**Provided text**
◇ ◇ ◇ ◇ ◇ ◇ ◇
Yesterday the Toronto Police Service (TPS) released the results of its Race and Identity-Based Data Collection program. It confirms what we already knew – that police violence affects Black people in Toronto more than anyone else. The report paints a bleak picture, but there’s reason to think that it understates the problem.
The data
Let’s start with the data itself. The report draws on information from police, taken from their own incident reports. These reports are written by officers themselves. The officer at the scene records their perception of a person’s race when writing their incident report. That’s the source of the race-based data that the report uses.
If officers had a reason to under-report violence against Black and racialized people, then this gives them the opportunity. The decades-long criticism of the TPS for racist police violence gives them this reason. This means that the data is unreliable to begin with. The only source of race-based data in the report is the police themselves, and their perception of a person’s race might change based on what is convenient for the TPS.
Even so, the data is not encouraging.
The report is clear that, even using the TPS’s own numbers, Black people in Toronto are in much more danger from the police than anyone else. While only 10.2% of Toronto residents are Black, they are the subject of 24.4% of police “enforcement actions”.
Not only are Black people more likely to face enforcement action, they’re also much more likely to be the victim of violence during these interactions. Black people are 60% more likely to be subject to violence during an enforcement action. These effects stack, Black people in Toronto are more likely to be stopped and more likely to face violence once stopped.
And there’s more. Not only are Black people more likely to face violence, but they are more likely to face more serious violence. The TPS point guns at unarmed black people 130% more often than unarmed white people. This is not the behaviour of a police service serious about changing its ways.
A finding that stands out is the comparison between police violence and region. The number of violent incidents against Black people is disproportionately high in areas with lower-than-average Black populations. This means that the police are even more likely to be violent to Black people who find themselves in whiter neighbourhoods. It’s not a coincidence that the police seem to protect white neighbourhoods from Black people.
The stats show that racist police violence is not incidental but structural. It is their job to be racist to Black people in Toronto. You simply could not get these numbers from one-off incidents of racist individual officers.
◇ ◇ ◇ ◇ ◇ ◇ ◇
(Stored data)

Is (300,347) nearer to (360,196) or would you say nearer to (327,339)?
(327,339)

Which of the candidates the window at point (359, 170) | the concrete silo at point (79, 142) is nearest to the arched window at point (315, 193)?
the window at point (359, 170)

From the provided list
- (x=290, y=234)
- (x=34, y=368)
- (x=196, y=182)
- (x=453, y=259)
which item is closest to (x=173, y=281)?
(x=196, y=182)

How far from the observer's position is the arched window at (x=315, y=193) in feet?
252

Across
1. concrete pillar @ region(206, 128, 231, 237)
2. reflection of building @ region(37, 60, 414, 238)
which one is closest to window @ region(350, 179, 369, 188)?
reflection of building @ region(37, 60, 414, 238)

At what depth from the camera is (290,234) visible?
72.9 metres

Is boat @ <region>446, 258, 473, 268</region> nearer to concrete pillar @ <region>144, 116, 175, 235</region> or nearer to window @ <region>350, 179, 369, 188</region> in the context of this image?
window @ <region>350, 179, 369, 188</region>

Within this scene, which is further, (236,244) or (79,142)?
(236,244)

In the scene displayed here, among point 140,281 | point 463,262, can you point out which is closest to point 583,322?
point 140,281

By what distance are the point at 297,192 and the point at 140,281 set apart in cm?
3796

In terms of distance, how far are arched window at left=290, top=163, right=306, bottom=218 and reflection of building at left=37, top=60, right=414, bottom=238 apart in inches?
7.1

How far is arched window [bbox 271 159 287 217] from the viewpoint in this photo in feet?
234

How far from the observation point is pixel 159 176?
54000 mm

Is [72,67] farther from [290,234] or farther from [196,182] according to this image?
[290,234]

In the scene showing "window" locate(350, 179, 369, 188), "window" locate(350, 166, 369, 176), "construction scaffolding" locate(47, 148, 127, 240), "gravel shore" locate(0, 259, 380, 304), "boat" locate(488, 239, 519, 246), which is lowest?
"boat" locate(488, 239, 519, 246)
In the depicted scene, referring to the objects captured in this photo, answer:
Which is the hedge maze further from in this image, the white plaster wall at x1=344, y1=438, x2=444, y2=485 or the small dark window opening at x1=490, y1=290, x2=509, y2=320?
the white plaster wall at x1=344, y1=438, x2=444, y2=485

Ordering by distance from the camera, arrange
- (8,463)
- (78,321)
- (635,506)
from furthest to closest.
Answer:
◇ ◇ ◇ ◇ ◇ ◇ ◇
**What to do**
(a) Answer these questions from the article on Toronto police data:
(i) Who records a person's race in the incident reports the data comes from?
(ii) What percentage of Toronto residents are Black, and what percentage of police "enforcement actions" involve Black people?
(iii) How much more often does the TPS point guns at unarmed Black people than at unarmed white people?
(b) Please pick up the article on Toronto police data after its last sentence and continue it.

**Answers provided**
(a)
(i) The officer at the scene records their perception of the person's race.
(ii) 10.2% of Toronto residents are Black, and they are the subject of 24.4% of enforcement actions.
(iii) 130% more often.

(b)
It’s important to mention the treatment of Indigenous people in the report. The report uses a very small sample size for Indigenous people, and actually finds that they are less prone to violence than average. This seems unlikely: it doesn’t match what advocates are saying, it doesn’t match previous reports, it doesn’t match prison statistics.
Indigenous people are, in fact, generally under-counted in the report. It has them at 0.9% of the population (in-line with the Federal Census) but the City of Toronto has maintained that the number is much higher, between 1.7% and 2.7%. This undercounting may carry over into the report, perhaps explaining why its account of anti-Indigenous police violence appears unreliable at first sight.
Systemic racism
This information represents a best-case scenario, we must assume that the actual situation is worse. The report paints a rosier picture than previous studies of police violence in Ontario – some of which find police violence against Black people to be up to 5 times as common as violence against the white population.
The report is designed to find data to paint the TPS in the best possible light. They use 2020 statistics, information that would be affected by COVID-19. And they’ve assembled their information in a way that seems to distort the situation for Indigenous people. We have to assume that they’ve done the same thing for violence against Black people. We should be sceptical of this information.
But, as much as the report has been massaged to mitigate the public relations fallout for the TPS it still paints a clear picture of racism in the TPS. The disproportionate policing of Black Torontoians across the city shows what many have known for a long-time: that anti-Black racism is not incidental to the TPS, it’s built in.
As Sandy Hudson has noted, “the very purpose of the police has always been antithetical to the safety of Black and Indigenous people.”